Friday, February 29, 2008

Syllable Segmentation Software

Pls download and try Burmese Syllable Segmenter.
It is a free software. But the source may not be open. After a complete documentation, we will publish the technology.

Publications

Some of our publications:

2008

Wunna Ko Ko & Thin Zar Phyo, 2008 Selection of XML Tag Set for Myanmar National Corpus The 6th Workshop on Asian Language Resources (ALR6), IJCNLP08, Hyderabad, India. Slides

2007

Wunna Ko Ko, 2007 Burmese Language Enabling at OpenOffice.org Annual Conference of Myanmar Engineering Society, Yangon, Myanmar. Slides

2006

Wunna Ko Ko, Yoshiki Mikami Languages of Myanmar in Cyberspace Nagaoka University of Technology Bulletin on Language Science and Humanity, Vol. 19. pp.249-264 (2005)

Zavarsky Pavol, Wunna Ko Ko, Yew Choong Chew, Yoshiki Mikami, Tatsuo Kobayashi, Unicode Spreading on the Web: A case of Asian & African Domains, Internationalization and Unicode Conference 2006, San Francisco, USA, March 2006

Thursday, November 8, 2007

Sample Burmese Sorting Program

I uploaded the Burmese Sorting Software (Trial). It can sort the dictionary order of (Burmese-Burmese) published by Myanmar Language Commission.

Burmese Sorting Software Download

Thursday, October 18, 2007

Burmese Sorting

I had made a lot of research for Burmese Sorting in recent years. Now, I have developed an algorithm successfully. It can sort all the data as long as the data is compliant with the standard ISO/IEC JTC1/SC2/WG2 and technical notes UTN#11.

The fonts which compliant with the above mentioned standard are (as long as I know) Myanmar2, Myanmar3, Parabike and Padauk. There may be many more with compliant with the standard. The input (keyboard) should also be in compliant with the above mentioned standard.

It can sort out the input with the order of dictionary (Burmese-Burmese Dictionary, Burmese-English Dictionary) released by Myanmar Language Commission.

With the help of my colleague, I have developed a sample software and a .dll file for sorting.
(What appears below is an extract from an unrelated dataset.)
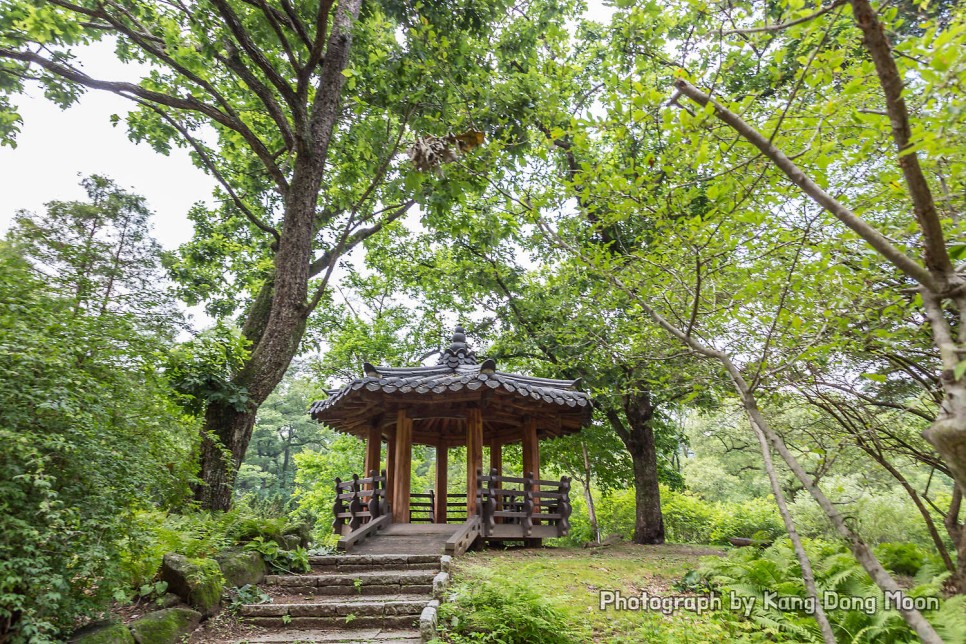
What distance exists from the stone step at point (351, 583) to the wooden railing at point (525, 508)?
8.07 ft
Since all the cost incurs to me, I need some money to recover the research cost. I will provide the sample software free but I will sell .dll file with some cost. .dll file can be used by the developers who wish to include the Burmese sorting in their own programs.

I will upload the sample software in a few days. ( I can't use internet at office. I upload it as soon as I can get a chance. )

For developers, please contact me to wunnakoko at gmail dot com. I will provide you the detail for the cost.

No Internet Connection at Myanmar Unicode & NLP Research Center

The internet access was not available to public in Myanmar from 28th September 2007 but it restored to normal condition by 15th October 2007. But the authorities at Myanmar Computer Federation (MCF) blogged the staffs of Myanmar Unicode and NLP Research center till today.

I don't know when will they open back again. This makes the advancement of NLP research to a very slow condition.

Saturday, September 22, 2007

Burmese Language Project at OpenOffice.org

I have created "Burmese Language Project" at OpenOffice.org . Firstly, we need to enable Burmese Language at I18N (Internationalization) part. I18N is a kind of supporting usage of Burmese with OpenOffice. I18N includes:
  • Word, line and sentence break
  • Search and replace
  • Paragraph numbering
  • Transliteration
  • Character classification
  • Number Formats
  • Calendars
  • Collation
  • Locale data
I have grouped a team of members to work on it. Our team members do not work for money but they need money to work. So, I am looking for a research grant. If any person wants to provide any contribution, not only money but also works, please contact me at wunnakoko at gmail dot com.

Saturday, September 15, 2007

Syllable Segmentation & Line Breaking Software

I hope we can publish the beta version of Syllable Segmentation Software in near future. Although, it is in beta version, we have already tested for a period of time. The software will do the following:
1. Phonologic segmentation of Burmese Syllables
2. Orthographic segmentation of Burmese Syllables
3. Line Breaking or Word Wrapping

It can handle three types of documents:
1. Text Documents (.txt) files
2. XML Documents (.xml) files
3. MS Word Documents (.doc) files

By handling XML documents, we hope that it will be useful for segmenting all types of other documents like Spreadsheet files, Database files, etc.

I hope all of our friends and Burmese community will help us in testing it.